部屋に隠れた謎

家宇治 克

第1話 おじいちゃんの部屋の謎

 おじいちゃんの部屋は、いつもぐちゃぐちゃだ。

 本棚はタイトル順でも、作者順でもない。

 テーブルの上は、数日分の新聞でいっぱいだし、服も、あと少しでタンスなのに、床に落ちてる。


「おじいちゃん、部屋片付けなよ」


 僕がそう言っても、おじいちゃんは生返事で、一向に直す気がない。

 おばあちゃんはそれを見て、いつもクスクス笑っている。


「ねぇ、部屋汚くて嫌にならないの?」


 僕がおばあちゃんにそう聞くと、おばあちゃんは「いいえ」と首を横に振った。それどころか、楽しそうにしている。
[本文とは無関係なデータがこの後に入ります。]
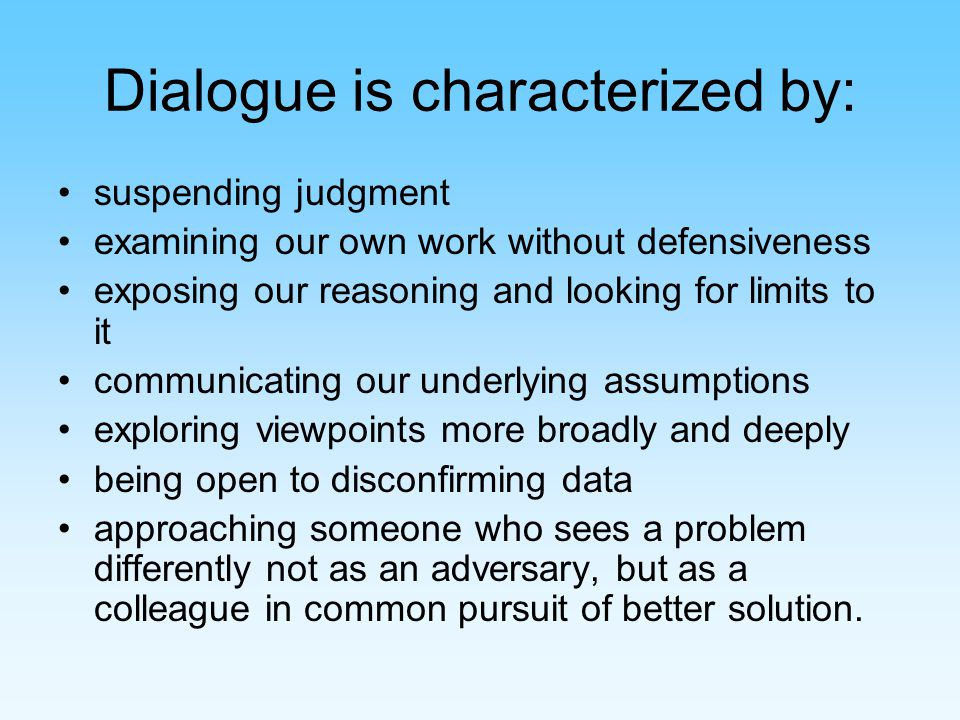 Dialogue is characterized by: suspending judgment examining our own work without defensiveness exposing our reasoning and looking for limits to it communicating our underlying assumptions exploring viewpoints more broadly and deeply being open to disconfirming data approaching someone who sees a problem differently not as an adversary, but as a colleague in common pursuit of better solution.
「あの部屋でねぇ、私、今日の献立決めたり、あの人からの感謝を受け取っているのよ」


 あの汚い部屋からどうやって?

 僕が気になって尋ねてみると、おばあちゃんは少し困った顔で、ヒントだけ教えてくれた。


「服は食べ物、新聞は一日。本棚はメッセージなの」


 それ以上何も教えてくれなかったから、僕はもう一度、おじいちゃんの部屋に戻ってみる。




 僕は床に落ちた服を、じっと見つめる。

 服は食べ物、おばあちゃんはそう言っていた。けれど、どこが食べ物なのか。


 赤いワイシャツの上に、青いズボンが真っ直ぐ伸ばされている。見れば見るほど、おじいちゃんがだらしないだけに見える。


 次にテーブルの上を見る。

 新聞を広げたまま置いているから、ページが落ちている。

 野球の大見出しと、海の写真。それが何を指すのだろう。


 最後に本棚を見る。

 デタラメな並びに、サイズも違う。他の棚は綺麗なのに。下から四段目ほどの高さだけが、そうなのだ。

 物語の頭文字かと思ったが、並び同様デタラメで。

 これのどこにメッセージが?


 おじいちゃんが帰ってくる前に、おばあちゃんの言っていたことを解き明かしたいが、僕では分かりそうにない。


 しばらく悩んで、考えたが、どうしても無理だ。

 諦めておばあちゃんを呼ぶ。おばあちゃんは、部屋の様子を見て、ちょっと嬉しそうに笑っていた。


「おばあちゃん、分からないや」


「うふふ、そうよねぇ」


 おばあちゃんはそう言って、僕にこっそり教えてくれた。


「おじいちゃんは、今日は釣りに行ってくるみたいねぇ。釣った魚を、焼いて欲しいのね。今日は私の誕生日だから、張り切ってるみたい」


 この汚い部屋のどこを見て、そんなことが分かるんだ。僕が答え合わせをせがむと、おばあちゃんは「内緒よ」と唇に指を当てる。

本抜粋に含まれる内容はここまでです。